Covid inquiry: Government will probably lose legal case, says minister


The government is likely to lose its legal case against the Covid inquiry, a government minister has said.

The Cabinet Office has said it will seek a judicial review of the inquiry’s demand that it submit Boris Johnson’s WhatsApp messages unredacted.

Science minister George Freeman told the BBC’s Question Time he had “very little doubt” a court would find the documents should be handed over.

But, he added, it was “worth testing” if officials had a right to privacy.

On Thursday, the government missed a 16:00 BST deadline to submit messages sent between Mr Johnson and 40 other ministers and officials during the pandemic.

The Cabinet Office – which supports the prime minister in running the government – has argued many of the messages are not relevant, and that to hand them over would compromise ministers’ privacy and hamper future decision-making.

Baroness Hallett, the retired judge and crossbench peer who is chairing the inquiry, has said it is up to her to decide what material is relevant.

Mr Johnson has said he has given his messages to the Cabinet Office and would be “more than happy” for them to be passed to the inquiry unredacted.

But the former prime minister has not handed over any messages from before April 2021 – more than a year into the pandemic – because his phone was involved in a security breach and has not been turned on since, his spokesman said.

In April 2021, it emerged that Mr Johnson’s personal mobile phone number had been freely available on the internet for 15 years, leading to concerns over the device’s security.

Mr Johnson has written to the Cabinet Office to ask whether technical support can be given so the content can be retrieved without compromising security, his spokesman added.

Documents released by the Cabinet Office also list questions put to Mr Johnson by the inquiry earlier this year, including: “In or around autumn 2020, did you state that you would rather ‘let the bodies pile high’ than order another lockdown, or words to that effect?

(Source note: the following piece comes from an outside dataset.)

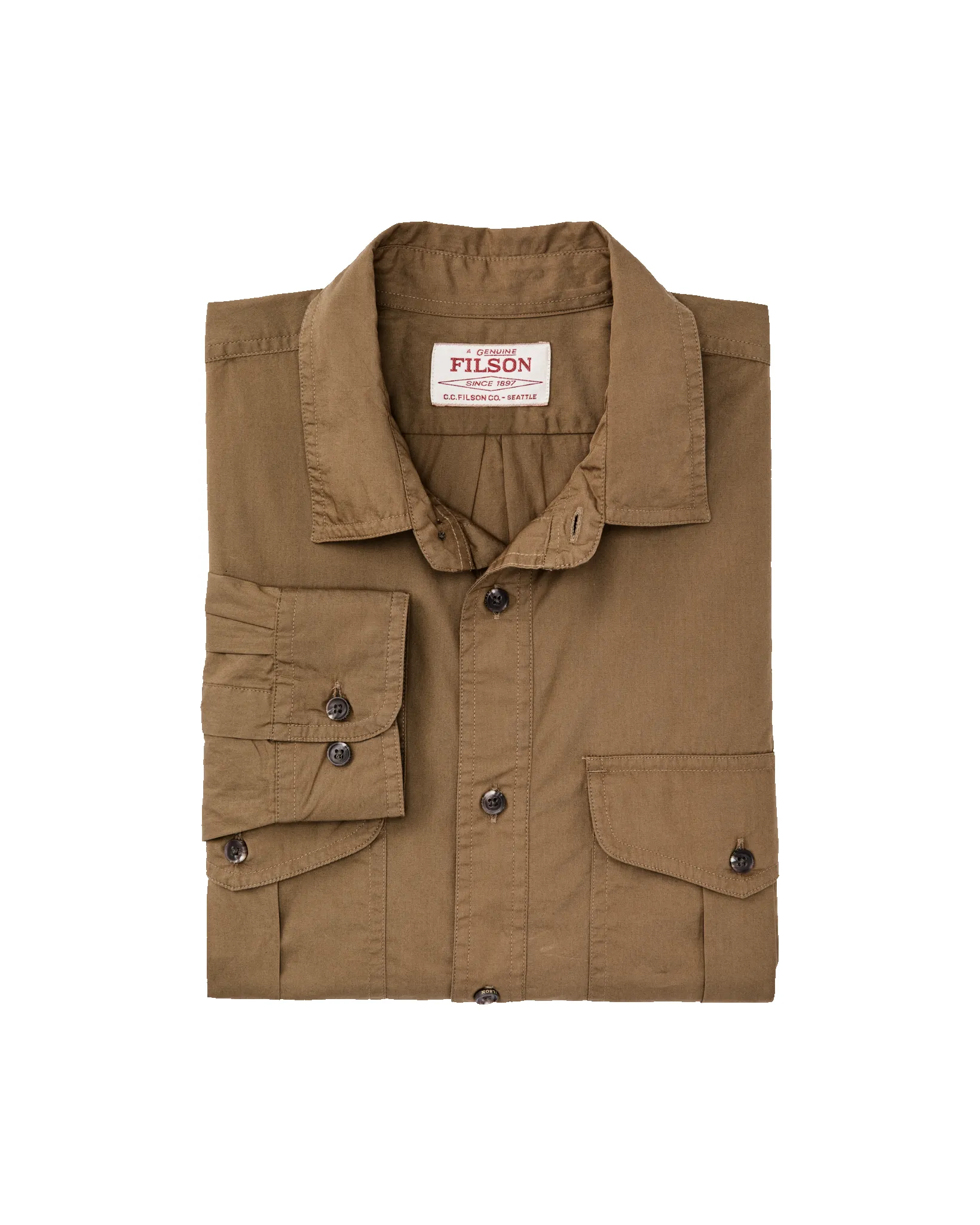 Washed Feather Cloth Shirt - Rugged Tan sold by Filson product image thumbnail 3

If so, please set out the circumstances in which you made these comments.”

Mr Johnson has previously denied making the comments.

The inquiry also asked the former prime minister if he received advice to sack Matt Hancock as health secretary between January and July 2020.


Asked about the government’s legal case against the Covid inquiry, Mr Freeman told the BBC he thought the “courts will probably take the view” that Baroness Hallett is entitled to decide “what evidence she deems relevant”.

But he added that “people’s privacy is really important” and that the question of how private correspondence should be handled was a “point worth testing”.

“I would like to see a situation where the inquiry says: ‘Listen, we will wholly respect the privacy of anything that’s not related to Covid. We will redact it’,” he said.

The challenge is thought to be the first time a government has taken legal action against its own public inquiry.

Dame Deirdre Hine, who led the review into the 2009 swine flu outbreak, said the government taking legal action would be “most ill-advised”.

She told BBC Radio 4’s Today programme: “I think this is unwise on the part of the government and they have no right to withhold the documents.”

Lord Gavin Barwell, who worked as chief of staff to former prime minister Theresa May, said he thought the government was making a “bad mistake” by not handing over the full WhatsApp messages.

“We’re having the enquiry to give people confidence we’re getting to the truth. And if the government is controlling what the inquiry can and can’t see, then people are not going to get confidence in the outcome,” he told Today.

Relatives of the bereaved have expressed frustration at the government’s stance

The saga comes just two weeks before the inquiry – tasked with identifying lessons from how the pandemic was handled – is due to hold its first public hearings.

Lobby Akinnola, from the Covid-19 Bereaved Families for Justice group, expressed exasperation at the government’s decision to bring the challenge and said he feared it was part of an attempt to render the inquiry “lame”.

“I’m frustrated, I’m angry,” he told the BBC’s The World Tonight, adding that “we’re trying to understand what went wrong so we can prevent it happening again and that… is what the government is hindering.”

Opposition parties have also urged the government to comply with the inquiry’s requests.

Labour’s deputy leader, Angela Rayner, described the legal challenge as a “desperate attempt to withhold evidence” that would serve “only to undermine the Covid Inquiry”, while the Liberal Democrats called it a “kick in the teeth for bereaved families who’ve already waited far too long for answers”.